A problem when using "multi-gpu" as "ExecutionEnvironment" for training a CNN
3 vues (au cours des 30 derniers jours)
I am experiencing weird problems when I use the “multi-gpu” as the “ExecutionEnvironment” in the training option for training a CNN.
I am using the simple CNN example shown in the MATLAB’s website: https://www.mathworks.com/help/deeplearning/ug/create-simple-deep-learning-network-for-classification.html
I only added the “multi-gpu” as the “ExecutionEnvironment” and changed the “MaxEpochs” to 50 in the training option.
I am using two of NVIDA RTX 2080 Ti 11GB from the same manufacturer (Galax). The two graphic cards are the same models from the same manufacturer.
In MATLAB R2020a, the CNN example works fine with faster training speeds when I use the “multi-gpu” as the “ExecutionEnvironment” in the training option. The training progress plot is attached below.
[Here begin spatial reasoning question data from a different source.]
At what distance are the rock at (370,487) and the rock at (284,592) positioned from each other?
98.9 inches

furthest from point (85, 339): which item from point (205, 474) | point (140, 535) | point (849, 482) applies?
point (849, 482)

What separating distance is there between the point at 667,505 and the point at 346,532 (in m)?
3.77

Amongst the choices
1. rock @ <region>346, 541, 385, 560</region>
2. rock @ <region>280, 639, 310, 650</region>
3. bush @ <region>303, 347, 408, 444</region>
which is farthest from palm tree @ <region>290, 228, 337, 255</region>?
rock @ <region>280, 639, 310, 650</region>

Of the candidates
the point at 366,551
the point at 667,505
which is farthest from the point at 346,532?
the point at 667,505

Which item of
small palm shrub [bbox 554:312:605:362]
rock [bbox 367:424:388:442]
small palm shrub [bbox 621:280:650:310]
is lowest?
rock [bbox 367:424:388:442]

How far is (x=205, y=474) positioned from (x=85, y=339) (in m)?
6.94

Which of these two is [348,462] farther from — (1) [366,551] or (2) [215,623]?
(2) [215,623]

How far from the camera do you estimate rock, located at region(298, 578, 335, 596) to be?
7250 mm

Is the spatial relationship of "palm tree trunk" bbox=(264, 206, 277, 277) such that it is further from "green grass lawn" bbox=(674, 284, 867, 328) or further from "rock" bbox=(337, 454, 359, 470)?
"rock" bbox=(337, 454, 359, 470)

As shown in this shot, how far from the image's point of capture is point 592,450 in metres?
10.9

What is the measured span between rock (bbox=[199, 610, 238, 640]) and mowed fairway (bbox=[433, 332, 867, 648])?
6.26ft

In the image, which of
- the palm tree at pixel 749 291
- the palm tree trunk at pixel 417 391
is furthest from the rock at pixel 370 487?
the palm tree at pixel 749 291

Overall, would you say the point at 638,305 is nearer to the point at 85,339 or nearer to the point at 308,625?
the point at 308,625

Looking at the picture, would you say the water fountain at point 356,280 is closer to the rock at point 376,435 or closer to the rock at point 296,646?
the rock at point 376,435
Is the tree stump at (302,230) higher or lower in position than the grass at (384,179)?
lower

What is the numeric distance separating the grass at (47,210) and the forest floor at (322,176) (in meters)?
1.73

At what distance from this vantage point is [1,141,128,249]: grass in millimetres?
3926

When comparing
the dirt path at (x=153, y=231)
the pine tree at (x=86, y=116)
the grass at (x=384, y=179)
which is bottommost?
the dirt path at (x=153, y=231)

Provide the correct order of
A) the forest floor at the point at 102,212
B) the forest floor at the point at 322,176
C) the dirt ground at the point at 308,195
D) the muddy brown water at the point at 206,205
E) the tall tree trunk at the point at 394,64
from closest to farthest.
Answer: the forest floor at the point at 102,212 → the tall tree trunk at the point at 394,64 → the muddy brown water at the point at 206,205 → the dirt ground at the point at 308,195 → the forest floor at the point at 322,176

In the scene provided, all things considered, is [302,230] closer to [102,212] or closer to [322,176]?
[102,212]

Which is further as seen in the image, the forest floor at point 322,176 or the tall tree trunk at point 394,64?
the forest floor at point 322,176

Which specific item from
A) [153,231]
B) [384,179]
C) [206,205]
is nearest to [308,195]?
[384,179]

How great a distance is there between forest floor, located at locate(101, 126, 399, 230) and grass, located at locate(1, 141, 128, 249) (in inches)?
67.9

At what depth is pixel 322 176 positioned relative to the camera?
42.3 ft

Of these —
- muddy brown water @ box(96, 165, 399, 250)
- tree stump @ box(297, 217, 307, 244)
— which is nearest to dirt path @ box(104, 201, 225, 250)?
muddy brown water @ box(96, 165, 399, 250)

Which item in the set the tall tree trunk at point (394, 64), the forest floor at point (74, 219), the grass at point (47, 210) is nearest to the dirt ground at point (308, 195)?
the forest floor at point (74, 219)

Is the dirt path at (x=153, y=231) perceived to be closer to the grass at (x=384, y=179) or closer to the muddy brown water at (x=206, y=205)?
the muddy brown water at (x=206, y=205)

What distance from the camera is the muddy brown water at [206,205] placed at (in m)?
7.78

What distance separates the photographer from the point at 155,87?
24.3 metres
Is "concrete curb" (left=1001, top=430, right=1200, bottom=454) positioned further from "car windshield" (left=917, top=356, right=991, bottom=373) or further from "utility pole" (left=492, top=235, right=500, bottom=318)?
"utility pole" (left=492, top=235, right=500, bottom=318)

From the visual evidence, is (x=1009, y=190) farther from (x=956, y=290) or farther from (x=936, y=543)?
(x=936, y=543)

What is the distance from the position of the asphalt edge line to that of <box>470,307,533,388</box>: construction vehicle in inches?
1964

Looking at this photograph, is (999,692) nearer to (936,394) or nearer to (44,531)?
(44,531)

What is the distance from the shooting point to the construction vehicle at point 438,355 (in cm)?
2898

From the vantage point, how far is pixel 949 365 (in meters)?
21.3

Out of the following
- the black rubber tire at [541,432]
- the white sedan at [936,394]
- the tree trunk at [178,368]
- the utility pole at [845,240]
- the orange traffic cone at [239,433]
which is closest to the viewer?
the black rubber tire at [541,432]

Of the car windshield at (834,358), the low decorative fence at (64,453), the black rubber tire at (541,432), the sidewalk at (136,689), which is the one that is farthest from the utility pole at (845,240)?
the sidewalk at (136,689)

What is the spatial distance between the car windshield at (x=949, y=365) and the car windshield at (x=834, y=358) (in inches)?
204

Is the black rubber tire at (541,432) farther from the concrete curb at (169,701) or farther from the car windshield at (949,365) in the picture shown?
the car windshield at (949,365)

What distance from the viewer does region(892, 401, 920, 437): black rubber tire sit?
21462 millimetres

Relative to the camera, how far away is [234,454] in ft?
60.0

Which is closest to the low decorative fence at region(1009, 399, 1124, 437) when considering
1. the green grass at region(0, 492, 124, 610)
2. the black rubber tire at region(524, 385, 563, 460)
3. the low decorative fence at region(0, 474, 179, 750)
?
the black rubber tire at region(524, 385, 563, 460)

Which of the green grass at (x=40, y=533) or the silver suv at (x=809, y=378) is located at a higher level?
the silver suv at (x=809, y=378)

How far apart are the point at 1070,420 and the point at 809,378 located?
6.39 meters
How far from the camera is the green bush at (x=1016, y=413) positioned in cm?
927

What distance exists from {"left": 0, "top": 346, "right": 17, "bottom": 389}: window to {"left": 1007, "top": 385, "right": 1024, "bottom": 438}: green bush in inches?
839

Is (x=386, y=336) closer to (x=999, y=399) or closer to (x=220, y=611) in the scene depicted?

But in MATLAB R2022a, the training progress works really weird when I run the same code. The validation data curve goes high while the training data curve fluctuates at the middle and never goes up. The screenshot showing this is attached below.
And the validation accuracy in the command window after the training is also bad (63.92%) while the validation accuracy only in the training progress plot is good.
This issue also happens in other MATLAB versions later than R2020a. When I tested with a single GPU separately and individually, the training works fine.
Can anyone please help me with this issue? I need to use my two GPUs for the "multi-gpu" training in MATLAB R2022a for my work so I first need to fix this weird problem in the example.
I would appreciate any help. Thank you very much.